There is a growing debate in America as to whether AAU basketball is best for youth basketball players.
The case for AAU Basketball
- A young player gets the opportunity to play 20-60 games in a short season against some of the best players in their age group.
- As players get older they get the opportunity to be seen by college coaches and even agents in some instances!
- The large stage exposes you to what it takes to play at the next level and where a player stacks up for their age group.
- Players develop in-game abilities, get a lot of crunch time experience, and gain some valuable situational basketball experiences…these all ultimately enhance a players basketball IQ
The case against AAU Basketball
- The game situations experienced in AAU are much different than those in real games. The style of play is dominated by one-on-one situations and player’s trying to perform (often selfishly) to attract attention form coaches and scouts.

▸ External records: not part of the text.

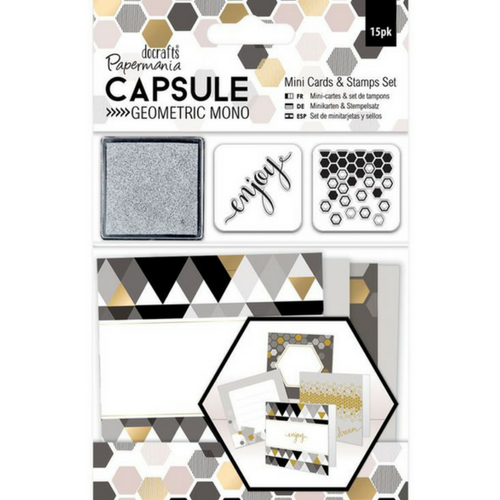 Geometric Mini Cards and Stamps set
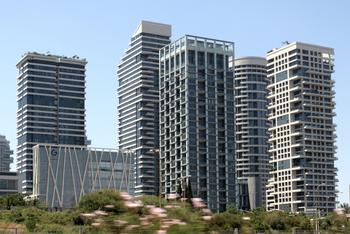 Почему растут цены на израильские квартиры?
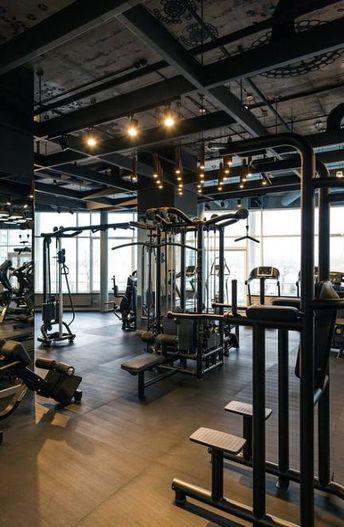 16 Ideas Fitness Interior Gym Lighting For 2019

- AAU doesn’t allow for much practice time. Games are plentiful and practices are limited. For the most part these are unscripted pick-up games. This also cuts down time a player has to work on their basketball skills and strength training.
- It can change a player’s view on winning & losing. If you lose, you likely have another game a few hours later…a few days at most. Winning is devalued and losing seems to lose its sting.

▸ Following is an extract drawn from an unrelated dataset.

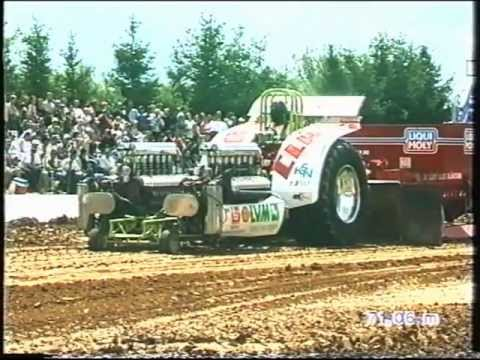 Tractor Pulling Krumbach 2002  3.5t Modified Part1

- It can be a bad idea for big men that play with their back to the basket. The style of play is free flowing and fast paced…there are few post touches for talented big men.
Like I mentioned at the start, the debate has been going on for some time. Check out this great article by Jason King for some insights from Tom Izzo, Bill Self, and some other great college basketball minds on the state of AAU.

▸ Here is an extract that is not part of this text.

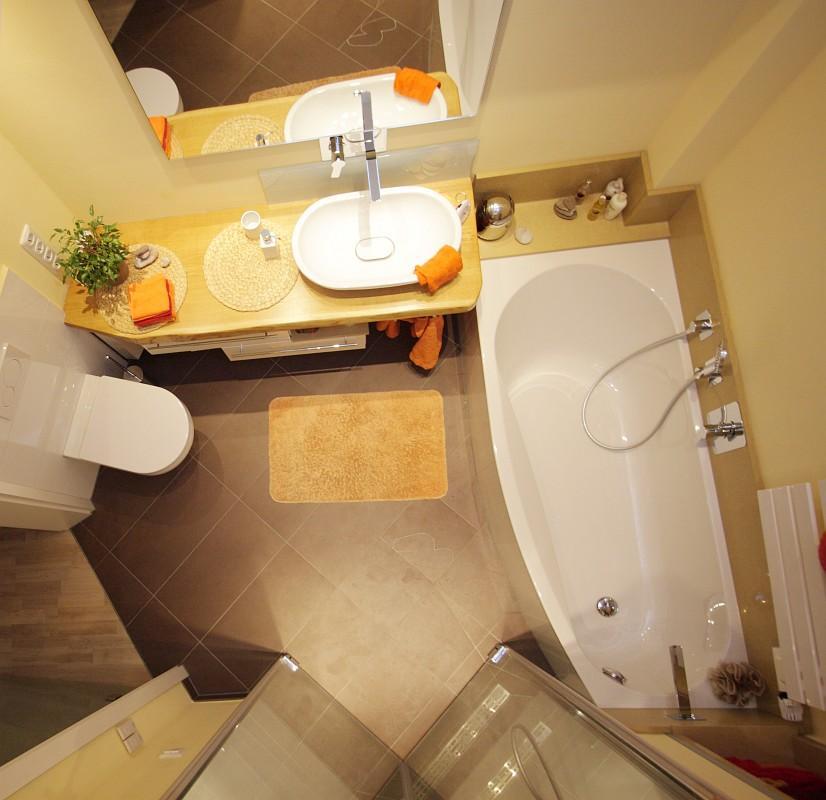 Bodengleiche Dusche Podest : Bodengleiche Dusche Podest : oder die Wanne als Highlight auf einem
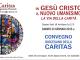 Umanesimo e carità, convegno Caritas sabato 24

So what is the right thing for you (or your son/daughter) to do? It is a tough question and there is no universal answer. Every player has different needs and different situations (AAU basketball can also be expensive, which should be taken into consideration). Some players need more in-game experience to learn to develop a “feel” for the game. Some players have the tools and athletic abilities but need to hone their jump shot, develop better footwork, and tighten up their handle with some basketball skill training. It is important to be able to assess your abilities (or your son/daughters) accurately to know what they really need.
College scouts want the best players and they do everything they can to find those players. These scouts are going to continue to look in the high school ranks and at AAU tournaments. If you work hard and you display your skills over a full high school season, someone will see it and you will get attention. There are also some outstanding recruiting services out there that help get your name out there (be careful here as there are also some rip-off recruiting services as well). In the end, hard work pays off. Always keep working on your basketball skills, your physical abilities, and never forget the mental part of the game.
What are your thoughts on AAU basketball? Have you ever considered skipping a season to refine your game? Leave your thoughts and experiences in the comments…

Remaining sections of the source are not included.